Enfrentamos cara a cara a dos generaciones de periodistas expertas en automoción. Nuestras compañeras María Ángeles Pujol y Telva Somoza debaten sobre el eterno tema de si hay coches para mujeres. No se lo pierdan, con 40 años de diferencia las cosas no se ven tan distintas.
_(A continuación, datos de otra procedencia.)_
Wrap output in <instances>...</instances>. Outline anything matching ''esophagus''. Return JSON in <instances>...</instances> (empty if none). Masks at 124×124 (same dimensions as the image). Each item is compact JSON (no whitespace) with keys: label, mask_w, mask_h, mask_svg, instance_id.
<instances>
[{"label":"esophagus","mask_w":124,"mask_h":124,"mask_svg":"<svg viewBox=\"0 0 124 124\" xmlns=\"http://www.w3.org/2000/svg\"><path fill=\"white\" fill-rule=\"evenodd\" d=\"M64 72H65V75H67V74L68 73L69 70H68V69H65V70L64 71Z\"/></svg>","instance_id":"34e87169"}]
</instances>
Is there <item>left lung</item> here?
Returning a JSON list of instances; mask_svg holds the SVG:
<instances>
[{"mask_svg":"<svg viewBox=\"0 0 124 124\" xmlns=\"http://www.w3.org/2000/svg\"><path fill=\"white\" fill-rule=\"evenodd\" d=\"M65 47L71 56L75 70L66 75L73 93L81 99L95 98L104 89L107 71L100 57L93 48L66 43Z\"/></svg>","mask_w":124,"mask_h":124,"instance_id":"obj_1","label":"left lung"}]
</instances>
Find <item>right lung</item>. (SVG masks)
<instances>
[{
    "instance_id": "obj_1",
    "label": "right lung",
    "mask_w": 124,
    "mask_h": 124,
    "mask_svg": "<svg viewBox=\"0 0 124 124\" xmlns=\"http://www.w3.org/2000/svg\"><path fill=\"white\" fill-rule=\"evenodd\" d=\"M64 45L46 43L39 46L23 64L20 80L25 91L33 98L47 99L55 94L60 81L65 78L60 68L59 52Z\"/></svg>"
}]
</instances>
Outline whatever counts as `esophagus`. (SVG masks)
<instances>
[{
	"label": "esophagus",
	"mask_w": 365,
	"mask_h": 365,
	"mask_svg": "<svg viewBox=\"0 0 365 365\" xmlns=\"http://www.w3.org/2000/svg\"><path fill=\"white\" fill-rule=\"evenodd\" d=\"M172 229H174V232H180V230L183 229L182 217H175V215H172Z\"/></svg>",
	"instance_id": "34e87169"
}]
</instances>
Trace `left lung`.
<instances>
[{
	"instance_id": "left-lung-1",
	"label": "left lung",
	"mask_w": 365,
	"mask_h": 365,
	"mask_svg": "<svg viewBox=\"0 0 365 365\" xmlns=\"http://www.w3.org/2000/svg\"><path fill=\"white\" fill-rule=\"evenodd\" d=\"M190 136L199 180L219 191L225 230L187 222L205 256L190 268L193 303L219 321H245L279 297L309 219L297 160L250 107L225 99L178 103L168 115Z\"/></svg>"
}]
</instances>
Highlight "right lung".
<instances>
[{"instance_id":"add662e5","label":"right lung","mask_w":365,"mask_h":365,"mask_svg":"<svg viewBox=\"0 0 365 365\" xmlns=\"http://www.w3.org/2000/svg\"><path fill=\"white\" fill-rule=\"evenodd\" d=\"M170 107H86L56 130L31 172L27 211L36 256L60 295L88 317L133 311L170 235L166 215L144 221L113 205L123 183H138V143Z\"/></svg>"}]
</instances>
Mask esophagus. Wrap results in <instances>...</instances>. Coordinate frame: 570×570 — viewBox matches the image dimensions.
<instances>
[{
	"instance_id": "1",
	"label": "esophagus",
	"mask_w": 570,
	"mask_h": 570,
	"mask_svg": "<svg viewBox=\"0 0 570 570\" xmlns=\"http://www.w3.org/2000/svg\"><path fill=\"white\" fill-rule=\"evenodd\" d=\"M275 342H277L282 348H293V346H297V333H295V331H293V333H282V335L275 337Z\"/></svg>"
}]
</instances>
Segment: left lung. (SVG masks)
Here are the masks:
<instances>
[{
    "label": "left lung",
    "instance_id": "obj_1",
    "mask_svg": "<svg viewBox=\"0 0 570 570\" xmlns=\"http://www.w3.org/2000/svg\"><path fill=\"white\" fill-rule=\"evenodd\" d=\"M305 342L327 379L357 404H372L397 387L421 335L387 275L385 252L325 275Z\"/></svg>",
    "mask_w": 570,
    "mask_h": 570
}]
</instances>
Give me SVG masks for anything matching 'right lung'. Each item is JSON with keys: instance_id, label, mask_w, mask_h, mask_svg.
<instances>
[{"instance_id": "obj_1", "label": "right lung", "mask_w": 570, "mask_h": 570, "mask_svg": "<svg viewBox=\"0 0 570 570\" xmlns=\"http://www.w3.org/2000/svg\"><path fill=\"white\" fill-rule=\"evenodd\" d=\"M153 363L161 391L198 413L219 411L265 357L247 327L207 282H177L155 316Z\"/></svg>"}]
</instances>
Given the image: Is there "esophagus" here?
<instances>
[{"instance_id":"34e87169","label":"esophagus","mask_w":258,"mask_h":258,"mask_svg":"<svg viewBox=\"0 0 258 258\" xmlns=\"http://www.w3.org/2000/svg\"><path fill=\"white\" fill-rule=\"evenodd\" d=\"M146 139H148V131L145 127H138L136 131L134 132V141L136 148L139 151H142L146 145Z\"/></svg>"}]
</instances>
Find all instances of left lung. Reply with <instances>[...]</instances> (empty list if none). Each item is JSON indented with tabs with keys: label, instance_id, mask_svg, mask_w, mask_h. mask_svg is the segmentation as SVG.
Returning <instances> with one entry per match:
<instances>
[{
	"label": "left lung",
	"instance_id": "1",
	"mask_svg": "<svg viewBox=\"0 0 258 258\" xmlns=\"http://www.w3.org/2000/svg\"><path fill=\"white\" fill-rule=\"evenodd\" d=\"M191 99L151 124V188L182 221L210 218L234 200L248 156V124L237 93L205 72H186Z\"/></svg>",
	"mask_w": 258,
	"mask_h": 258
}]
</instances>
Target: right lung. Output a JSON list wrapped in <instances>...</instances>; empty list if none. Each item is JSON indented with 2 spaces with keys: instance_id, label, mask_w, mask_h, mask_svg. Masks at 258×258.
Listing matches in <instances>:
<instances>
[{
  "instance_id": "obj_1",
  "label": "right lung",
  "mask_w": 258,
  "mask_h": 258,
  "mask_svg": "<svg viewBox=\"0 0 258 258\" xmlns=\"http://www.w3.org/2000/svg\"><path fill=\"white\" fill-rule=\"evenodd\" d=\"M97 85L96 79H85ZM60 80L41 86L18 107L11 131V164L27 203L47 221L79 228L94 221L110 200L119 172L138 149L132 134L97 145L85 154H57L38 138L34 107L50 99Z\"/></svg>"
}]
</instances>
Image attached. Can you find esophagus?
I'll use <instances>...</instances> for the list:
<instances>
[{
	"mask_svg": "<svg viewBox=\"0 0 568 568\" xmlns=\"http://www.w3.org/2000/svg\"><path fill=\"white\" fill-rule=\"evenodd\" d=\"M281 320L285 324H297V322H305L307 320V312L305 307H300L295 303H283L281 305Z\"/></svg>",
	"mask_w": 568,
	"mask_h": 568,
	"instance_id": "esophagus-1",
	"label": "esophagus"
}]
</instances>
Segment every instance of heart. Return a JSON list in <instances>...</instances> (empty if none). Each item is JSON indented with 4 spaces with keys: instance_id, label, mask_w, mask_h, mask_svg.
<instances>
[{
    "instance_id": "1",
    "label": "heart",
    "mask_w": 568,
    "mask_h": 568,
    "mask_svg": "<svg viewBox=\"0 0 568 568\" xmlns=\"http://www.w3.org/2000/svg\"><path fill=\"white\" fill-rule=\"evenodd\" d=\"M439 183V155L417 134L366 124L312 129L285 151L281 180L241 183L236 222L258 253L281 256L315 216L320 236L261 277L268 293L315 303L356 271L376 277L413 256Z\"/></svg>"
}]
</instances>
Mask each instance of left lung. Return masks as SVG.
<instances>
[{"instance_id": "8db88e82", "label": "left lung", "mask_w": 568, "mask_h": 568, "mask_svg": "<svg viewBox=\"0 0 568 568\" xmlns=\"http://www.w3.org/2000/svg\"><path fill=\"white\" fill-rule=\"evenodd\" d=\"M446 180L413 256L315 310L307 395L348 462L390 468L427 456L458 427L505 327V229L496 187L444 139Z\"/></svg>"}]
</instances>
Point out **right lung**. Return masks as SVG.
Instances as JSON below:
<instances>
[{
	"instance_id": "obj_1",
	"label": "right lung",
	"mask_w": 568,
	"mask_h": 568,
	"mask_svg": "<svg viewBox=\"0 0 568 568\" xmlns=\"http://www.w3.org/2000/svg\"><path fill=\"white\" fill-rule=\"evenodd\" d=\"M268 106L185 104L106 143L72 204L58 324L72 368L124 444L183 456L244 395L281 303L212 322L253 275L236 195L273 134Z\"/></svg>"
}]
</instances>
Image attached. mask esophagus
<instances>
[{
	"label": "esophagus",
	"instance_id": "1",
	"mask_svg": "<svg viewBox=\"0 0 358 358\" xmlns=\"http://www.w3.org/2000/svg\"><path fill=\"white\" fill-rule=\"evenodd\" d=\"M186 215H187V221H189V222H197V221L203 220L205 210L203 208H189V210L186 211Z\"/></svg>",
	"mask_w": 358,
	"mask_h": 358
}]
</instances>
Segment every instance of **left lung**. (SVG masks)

A día de hoy cualquier marca huye del concepto “coche de chica”, sería demasiado osado y anticuado plantear ese mantra como idea comercial de nada. Sin embargo, hablar de coches en un grupo femenino es hacerlos de SUV’s, practicidad, líneas más bien redondeadas y colores refinados. Incluso se comparten iconos como el Fiat 500 o el Volkswagen Beetle, así que, lejos de incitar a la polémica, con este artículo queremos mostrar una realidad que se traslada a nuestras carreteras. Las mujeres y la sociedad en general siguen tendencias estéticas, en moda, decoración, viajes y también con los vehículos.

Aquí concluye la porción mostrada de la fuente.